DiffImpute: Tabular Data Imputation With Denoising Diffusion Probabilistic Model

Yizhu Wen,Kai Yi,Jing Ke,Yiqing Shen
2024-03-20
Abstract:Tabular data plays a crucial role in various domains but often suffers from missing values, thereby curtailing its potential utility. Traditional imputation techniques frequently yield suboptimal results and impose substantial computational burdens, leading to inaccuracies in subsequent modeling tasks. To address these challenges, we propose DiffImpute, a novel Denoising Diffusion Probabilistic Model (DDPM). Specifically, DiffImpute is trained on complete tabular datasets, ensuring that it can produce credible imputations for missing entries without undermining the authenticity of the existing data. Innovatively, it can be applied to various settings of Missing Completely At Random (MCAR) and Missing At Random (MAR). To effectively handle the tabular features in DDPM, we tailor four tabular denoising networks, spanning MLP, ResNet, Transformer, and U-Net. We also propose Harmonization to enhance coherence between observed and imputed data by infusing the data back and denoising them multiple times during the sampling stage. To enable efficient inference while maintaining imputation performance, we propose a refined non-Markovian sampling process that works along with Harmonization. Empirical evaluations on seven diverse datasets underscore the prowess of DiffImpute. Specifically, when paired with the Transformer as the denoising network, it consistently outperforms its competitors, boasting an average ranking of 1.7 and the most minimal standard deviation. In contrast, the next best method lags with a ranking of 2.8 and a standard deviation of 0.9. The code is available at
Machine Learning,Artificial Intelligence,Databases
What problem does this paper attempt to address?

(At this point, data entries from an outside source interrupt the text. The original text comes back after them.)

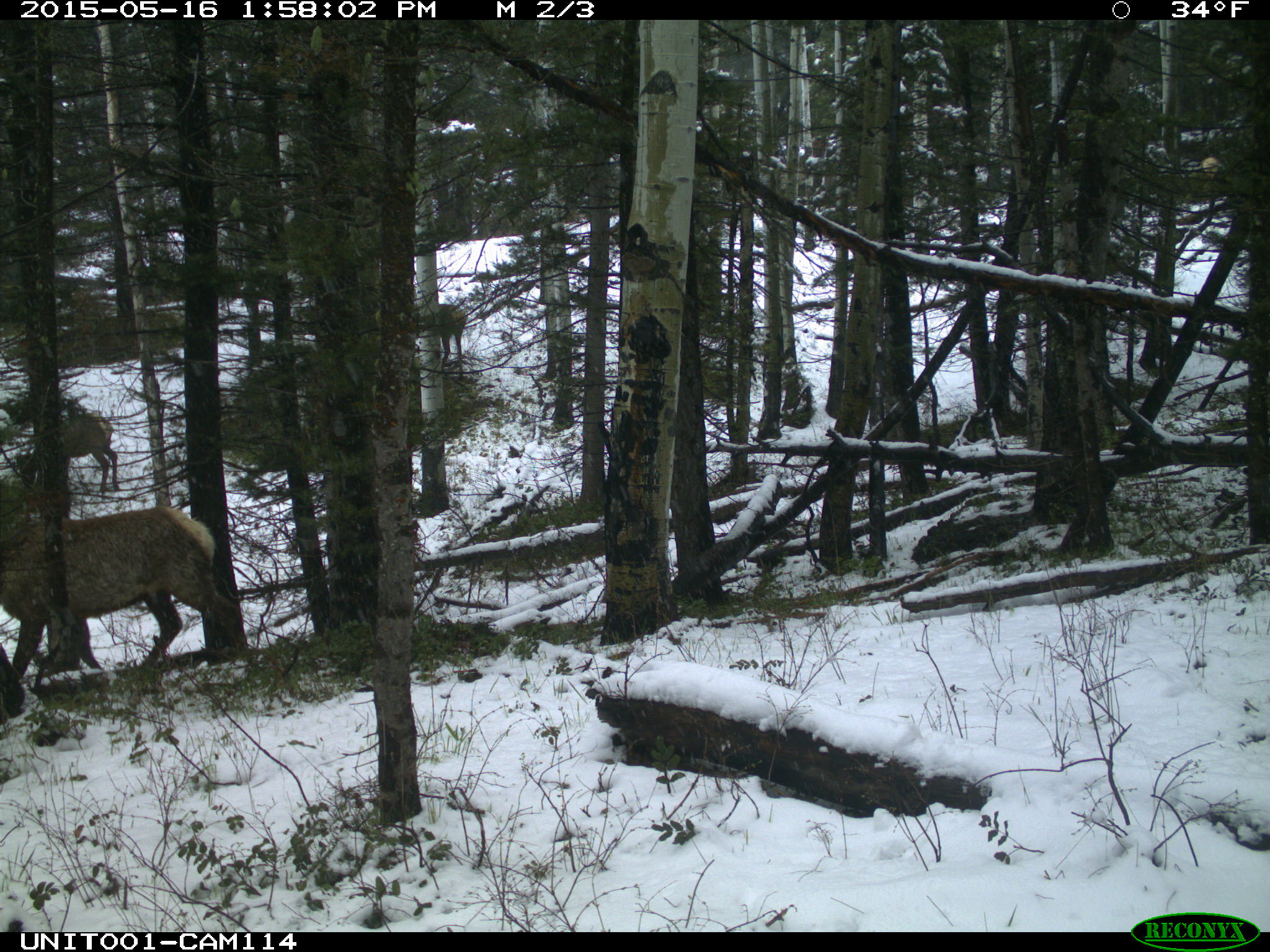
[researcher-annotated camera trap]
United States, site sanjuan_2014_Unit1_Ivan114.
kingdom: Animalia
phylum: Chordata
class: Mammalia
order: Artiodactyla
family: Cervidae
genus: Cervus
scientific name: Cervus elaphus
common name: red deer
Cervus elaphus (red deer).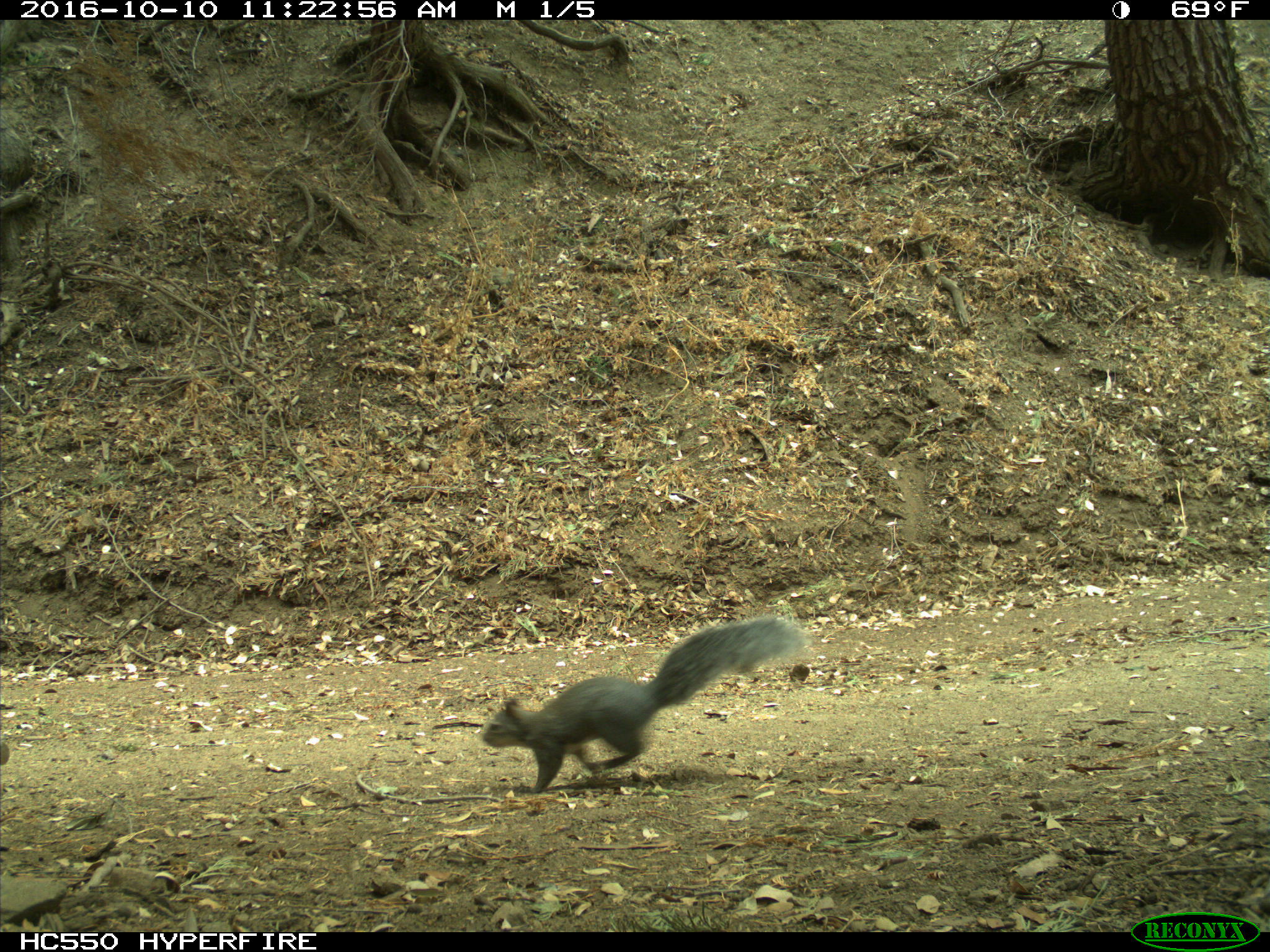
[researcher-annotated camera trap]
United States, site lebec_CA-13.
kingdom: Animalia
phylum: Chordata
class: Mammalia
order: Rodentia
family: Sciuridae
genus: Sciurus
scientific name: Sciurus carolinensis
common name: eastern gray squirrel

The problem that this paper attempts to solve is the imputation of missing values in tabular data. Specifically, tabular data plays a crucial role in multiple fields, but is often affected by missing values, thus limiting its potential application value. Traditional imputation methods (such as mean imputation, median imputation, etc.) often produce sub - optimal results and have a large computational burden, leading to inaccuracies in subsequent modeling tasks. To solve these problems, the author proposes a new model named **DiffImpute**, which is based on the Denoising Diffusion Probabilistic Model (DDPM). By training on complete tabular datasets, DiffImpute ensures that it can generate reliable imputation values for missing entries without compromising the authenticity of the existing data. In addition, DiffImpute can be applied to multiple situations such as Missing Completely at Random (MCAR) and Missing at Random (MAR). To effectively handle tabular features, the author designs four different denoising network architectures: MLP, ResNet, Transformer, and U - Net. These networks aim to improve the accuracy and efficiency of imputation. In addition, the author also introduces the **Harmonization** technique to enhance the consistency between the observed data and the imputed data. To accelerate the inference speed, the author proposes an improved non - Markovian sampling process and uses it in combination with the Harmonization technique. ### Main contributions: 1. **DiffImpute**: A denoising diffusion model for tabular data imputation, which can be trained under MCAR and MAR missing mechanisms, providing a more stable and simplified training and inference process. 2. **Time Step Tokenizer**: Embeds time - order information into the denoising network, adapting to four tabular denoising network architectures (MLP, ResNet, Transformer, and U - Net). 3. **Harmonization**: Enhances the consistency between the imputed data and the observed data during the sampling stage. 4. **Impute - DDIM**: Accelerates the sampling process while maintaining the imputation quality. Experiments on seven different datasets prove that DiffImpute significantly outperforms other methods in performance, especially when using Transformer as the denoising network.